Overall metabolic signatures of colon and ovarian cancer cell lines

We applied non-targeted metabolomics in order to determine the metabolic signatures of four widely used cancer cell lines, two from colorectal carcinoma (HCT15 and HTC116) and two from ovarian carcinoma (OVCAR3 and SKOV3). The obtained dataset resulted in 225 individual metabolites, which in turn were used in the analysis (see Additional file 2: Table S1 for a full list of all metabolites). PCA revealed clear separation between the four cell lines, with a tight clustering of biological replicates (Figure 1), confirming their strong metabolic diversity.
Figure 1

Metabolic diversity of the examined cell lines. The PCA score plots demonstrate distinct clustering of HCT15 (dark blue), HCT116 (light blue), OVCAR3 (red), and SKOV3 (orange). Clear separation of cell lines was observed. The number of dots corresponds to the number of replicates. Data was analyzed using the metaP server [16] and can be accessed interactively at http://metap.helmholtz-muenchen.de/metap3/run.cgi?ID=141536220398464.

To provide broader insight into the data set, we applied bidirectional hierarchical cluster analysis to all 225 metabolites (Figure 2a). All samples were split at the highest level by cancer type, and at a second level by cell line, with biological replicates clustering closely together. Metabolites clustered into four major groups according to their patterns; these groups exhibited alterations specific to: each cell line, cell lines from different origins as well as cell lines from a common origin. Examples of cell line-specific metabolites are presented as box plots in Additional file 3: Figure S2. Comparison of the metabolic profiles of cell lines from the same origin (OVCAR3 vs.
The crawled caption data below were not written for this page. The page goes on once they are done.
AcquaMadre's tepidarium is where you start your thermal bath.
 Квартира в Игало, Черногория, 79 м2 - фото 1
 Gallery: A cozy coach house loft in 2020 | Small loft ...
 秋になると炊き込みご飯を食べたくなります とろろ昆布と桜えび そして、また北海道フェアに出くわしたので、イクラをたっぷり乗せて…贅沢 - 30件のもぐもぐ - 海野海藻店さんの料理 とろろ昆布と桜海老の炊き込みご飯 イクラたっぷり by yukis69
SKOV3 and HCT15 vs. HCT116) resulted in the identification of 105 metabolites that significantly differentiated OVCAR3 from SKOV3 (Additional file 4: Table S2) and 48 metabolites that significantly differentiated HCT15 from HCT116 (Additional file 5: Table S3).
Figure 2

A heat map of the metabolite profiles. a Colour coding displays differences between cell lines: green indicates lower levels and red indicates higher levels of metabolite intensity (z-scored data). Samples are indicated by blue color gradation for colon cancer cell lines (HCT15, dark blue; HCT116, light blue), and red and orange color gradation for ovarian cancer cell lines (OVCAR3, red; SKOV3, orange). Metabolites that significantly differentiate colon from ovarian cancer cell lines are framed. The blue frame indicates metabolites detected at higher levels in colon cancer cell lines; the red frames indicate metabolites observed at higher levels in ovarian cancer cell lines. b Exemplified model of patterns investigated across the metabolites for identification of molecules differentiating colon from ovarian carcinomas.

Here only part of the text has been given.